Le candidat démocrate à la mairie de New York, Zohran Mamdani, membre des Socialistes démocrates d'Amérique (DSA), a organisé dimanche un rassemblement électoral qui a souligné son unité avec l'establishment de droite du parti. Au cours de l'événement, les trois principaux responsables du parti dans l'État, dont la gouverneure pro-patronat Kathy Hochul, ont fait la promotion de Mamdani et ont reçu son soutien. Mamdani a ostensiblement levé la main de Hochul alors que le public la huait.
En soutenant Mamdani, ces démocrates ont fait cause commune avec les soi-disant « progressistes » Bernie Sanders et Alexandria Ocasio-Cortez, qui se sont joints à Mamdani lors du rassemblement. Cette collaboration contredisait toute rhétorique de gauche provenant de la scène.
Alors que le vote anticipé est déjà en cours et que le jour des élections, le 4 novembre, est dans une semaine, les sondages donnent Mamdani avec une avance à deux chiffres sur l'ancien gouverneur Andrew Cuomo, qui se présente en tant qu'indépendant, et Curtis Sliwa, le candidat républicain.
Le rassemblement s'est tenu au Forest Hills Stadium dans le Queens, qui peut accueillir 13 000 personnes. La forte participation au rassemblement, tout comme la victoire de Mamdani aux primaires démocrates, reflète la colère des New-Yorkais face à la crise du coût de la vie, aux attaques contre les immigrés et aux mesures dictatoriales prises par le président Trump.
La victoire de Mamdani aux primaires était un rejet de l'establishment du parti, qui est de plus en plus considéré comme un instrument de l'élite financière et méprisé pour son refus de défendre les droits démocratiques. Mais c'est précisément ce parti que Mamdani et les DSA cherchent à renforcer en se présentant comme son visage « de gauche ». Les partisans de Mamdani qui cherchent un moyen de lutter doivent être prévenus que le candidat leur tend un piège politique.
Hochul, qui n'est apparue que brièvement sur scène, incarne l'orientation de plus en plus à droite des démocrates. En 2021, elle a soutenu Eric Adams, désormais complètement discrédité, pour la mairie de New York. En tant que gouverneure, Hochul a défendu les intérêts des entreprises, mis fin au moratoire sur les expulsions et collaboré avec Adams pour déployer la Garde nationale afin de procéder à des contrôles aléatoires des sacs dans le métro de New York. Après l'élection de Trump, Hochul a ostensiblement appelé l'aspirant dictateur pour le féliciter.

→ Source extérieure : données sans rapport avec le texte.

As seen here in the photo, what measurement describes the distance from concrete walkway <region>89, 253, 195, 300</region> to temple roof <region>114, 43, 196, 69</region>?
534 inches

Hochul a promis de rejeter toute proposition visant à financer la garde universelle d'enfants (l'une des principales promesses de campagne de Mamdani) par l’augmentation des impôts sur les entreprises et les riches. Son récent soutien à Mamdani repose sur les assurances qu'il ne s'attaquera pas sérieusement aux grandes entreprises.
Cherchant à adopter un ton militant, Hochul a déclaré que Trump et les républicains s'attaquaient à l'aide alimentaire, aux soins de santé et aux projets d'infrastructure, qu'elle a faussement qualifiés de priorités démocrates. Mais la gouverneure a été rapidement et à plusieurs reprises interrompue par des slogans bruyants scandant « Taxez les riches ! » Hochul a eu du mal à terminer son discours face à ces huées d’opposition.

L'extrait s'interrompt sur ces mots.